EDA in Intersect Mode¶
The Exploratory Data Analysis (EDA) Intersect mode enables you to access summary statistics about the intersection of a group of datasets without needing access to the data itself. It is used primarily with VFL use cases to understand statistics about the overlapped records. For example, you may be interested in “what is the distribution of age among the intersection” (the intersection mode), which could be a very different answer from “what is the distribution of age among the whole population” (the individual mode).
With EDA Intersect, you can:
obtain descriptive statistics, as in EDA Individual mode, but on the intersection (i.e., overlapping indices)
use bivariate operations such as
groupby
orcorrelation
compute the correlation matrix
plot a 2D histogram based on the joint distribution of two features from different clients
EDA is an important pre-step for federated modelling and a simple form of federated analytics. This feature has a built-in mechanism to achieve differential privacy. Proper noise is dynamically added to each histogram that is generated for each feature in a participating dataset. This adds extra protection on the raw data by making the final results differentially private, but at the same time it means the final results will deviate slightly from the true values.

Task list:
**1)** Turn the paragraph of the EDA Intersect page that begins "EDA is an important pre-step" into a short bulleted list that keeps its main facts.
**2)** From the EDA Intersect page, copy word for word the passage that begins at "use bivariate operations" and stops after "the true values.".

Material:
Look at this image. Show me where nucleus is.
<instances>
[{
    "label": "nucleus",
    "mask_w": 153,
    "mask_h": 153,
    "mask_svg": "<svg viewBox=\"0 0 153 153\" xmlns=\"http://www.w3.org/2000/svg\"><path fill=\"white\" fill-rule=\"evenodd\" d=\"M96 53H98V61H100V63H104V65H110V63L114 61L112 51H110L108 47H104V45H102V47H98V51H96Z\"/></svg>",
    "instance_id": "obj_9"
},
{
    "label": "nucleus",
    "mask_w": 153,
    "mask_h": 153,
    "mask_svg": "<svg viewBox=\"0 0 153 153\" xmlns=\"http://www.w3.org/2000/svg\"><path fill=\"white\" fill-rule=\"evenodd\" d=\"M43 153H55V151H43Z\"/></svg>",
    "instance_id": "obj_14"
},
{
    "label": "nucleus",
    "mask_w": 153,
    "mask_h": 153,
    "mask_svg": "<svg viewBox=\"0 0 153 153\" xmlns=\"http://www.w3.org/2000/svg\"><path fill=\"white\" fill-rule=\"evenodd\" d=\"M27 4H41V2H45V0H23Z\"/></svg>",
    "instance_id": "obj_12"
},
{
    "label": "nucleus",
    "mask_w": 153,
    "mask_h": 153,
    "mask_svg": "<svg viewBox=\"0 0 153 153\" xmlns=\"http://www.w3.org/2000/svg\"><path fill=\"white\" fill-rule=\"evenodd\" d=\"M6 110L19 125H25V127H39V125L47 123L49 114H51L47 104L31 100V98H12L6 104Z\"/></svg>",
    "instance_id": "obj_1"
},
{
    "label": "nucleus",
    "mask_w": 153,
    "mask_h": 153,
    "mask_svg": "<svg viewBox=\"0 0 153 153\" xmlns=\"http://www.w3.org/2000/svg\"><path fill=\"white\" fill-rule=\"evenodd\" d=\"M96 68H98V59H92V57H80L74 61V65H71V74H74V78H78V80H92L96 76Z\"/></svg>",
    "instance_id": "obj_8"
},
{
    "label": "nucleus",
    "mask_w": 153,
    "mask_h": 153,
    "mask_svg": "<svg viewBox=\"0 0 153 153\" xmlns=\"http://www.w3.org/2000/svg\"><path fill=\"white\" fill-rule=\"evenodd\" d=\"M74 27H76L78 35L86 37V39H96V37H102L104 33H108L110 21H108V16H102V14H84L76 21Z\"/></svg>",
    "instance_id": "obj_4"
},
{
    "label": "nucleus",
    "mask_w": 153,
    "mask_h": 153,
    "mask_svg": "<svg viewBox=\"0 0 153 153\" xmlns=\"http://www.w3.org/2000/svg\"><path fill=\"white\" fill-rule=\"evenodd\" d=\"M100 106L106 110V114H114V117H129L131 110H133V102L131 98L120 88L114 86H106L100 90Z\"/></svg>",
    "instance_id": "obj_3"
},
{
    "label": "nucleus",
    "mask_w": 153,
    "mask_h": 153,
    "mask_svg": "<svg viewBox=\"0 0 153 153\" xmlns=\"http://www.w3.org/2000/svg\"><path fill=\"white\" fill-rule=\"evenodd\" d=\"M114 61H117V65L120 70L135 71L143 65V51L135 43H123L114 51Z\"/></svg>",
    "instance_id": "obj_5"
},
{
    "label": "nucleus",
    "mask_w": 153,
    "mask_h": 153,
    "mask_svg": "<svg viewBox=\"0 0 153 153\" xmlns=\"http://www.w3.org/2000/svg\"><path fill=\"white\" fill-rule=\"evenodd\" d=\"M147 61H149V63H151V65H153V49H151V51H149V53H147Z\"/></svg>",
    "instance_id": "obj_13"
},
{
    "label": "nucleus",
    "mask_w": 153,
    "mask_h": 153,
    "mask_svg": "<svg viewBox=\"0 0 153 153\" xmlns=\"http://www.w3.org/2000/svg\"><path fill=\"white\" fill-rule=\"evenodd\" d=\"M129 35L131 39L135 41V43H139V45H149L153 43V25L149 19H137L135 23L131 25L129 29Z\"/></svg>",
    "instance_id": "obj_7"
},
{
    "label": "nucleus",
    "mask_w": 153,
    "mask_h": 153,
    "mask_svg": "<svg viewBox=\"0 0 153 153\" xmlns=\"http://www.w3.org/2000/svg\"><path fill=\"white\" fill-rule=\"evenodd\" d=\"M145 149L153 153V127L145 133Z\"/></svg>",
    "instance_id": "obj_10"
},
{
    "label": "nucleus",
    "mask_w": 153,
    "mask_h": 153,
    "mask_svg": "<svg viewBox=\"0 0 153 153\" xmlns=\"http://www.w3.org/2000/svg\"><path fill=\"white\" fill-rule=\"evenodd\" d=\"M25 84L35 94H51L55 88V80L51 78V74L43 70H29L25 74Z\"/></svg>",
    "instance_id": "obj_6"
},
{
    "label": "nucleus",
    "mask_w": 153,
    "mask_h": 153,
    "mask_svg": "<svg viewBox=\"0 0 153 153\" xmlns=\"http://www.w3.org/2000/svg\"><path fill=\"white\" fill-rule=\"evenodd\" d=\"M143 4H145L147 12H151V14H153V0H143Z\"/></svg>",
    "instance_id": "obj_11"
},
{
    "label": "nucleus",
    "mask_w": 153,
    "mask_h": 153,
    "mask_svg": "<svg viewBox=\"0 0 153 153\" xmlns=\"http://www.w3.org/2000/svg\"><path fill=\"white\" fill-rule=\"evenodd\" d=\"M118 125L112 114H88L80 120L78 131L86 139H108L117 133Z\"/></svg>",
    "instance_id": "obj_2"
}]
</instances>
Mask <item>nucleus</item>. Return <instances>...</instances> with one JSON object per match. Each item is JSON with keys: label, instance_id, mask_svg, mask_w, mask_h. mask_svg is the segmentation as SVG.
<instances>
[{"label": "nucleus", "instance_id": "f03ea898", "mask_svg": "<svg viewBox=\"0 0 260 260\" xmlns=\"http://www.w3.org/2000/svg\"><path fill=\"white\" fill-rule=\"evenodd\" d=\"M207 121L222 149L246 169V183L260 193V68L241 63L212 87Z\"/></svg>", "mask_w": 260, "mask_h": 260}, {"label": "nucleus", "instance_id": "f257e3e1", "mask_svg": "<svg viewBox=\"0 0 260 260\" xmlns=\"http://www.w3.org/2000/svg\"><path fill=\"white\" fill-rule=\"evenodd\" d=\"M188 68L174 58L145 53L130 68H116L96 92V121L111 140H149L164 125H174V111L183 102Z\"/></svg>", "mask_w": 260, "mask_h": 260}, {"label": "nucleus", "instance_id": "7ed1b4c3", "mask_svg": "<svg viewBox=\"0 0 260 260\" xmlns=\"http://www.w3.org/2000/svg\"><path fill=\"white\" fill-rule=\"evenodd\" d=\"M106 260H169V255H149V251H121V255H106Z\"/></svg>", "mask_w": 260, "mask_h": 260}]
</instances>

Outputs in order:
**1)**
- EDA is a key step before federated modelling and a simple kind of federated analytics.
- The feature has built-in differential privacy.
- Suitable noise is added on the fly to each histogram made for each feature in a participating dataset.
- This protects the raw data by making the final results differentially private.
- As a result, the final results differ slightly from the true values.

**2)**
use bivariate operations such as
groupby
orcorrelation
compute the correlation matrix
plot a 2D histogram based on the joint distribution of two features from different clients
EDA is an important pre-step for federated modelling and a simple form of federated analytics. This feature has a built-in mechanism to achieve differential privacy. Proper noise is dynamically added to each histogram that is generated for each feature in a participating dataset. This adds extra protection on the raw data by making the final results differentially private, but at the same time it means the final results will deviate slightly from the true values.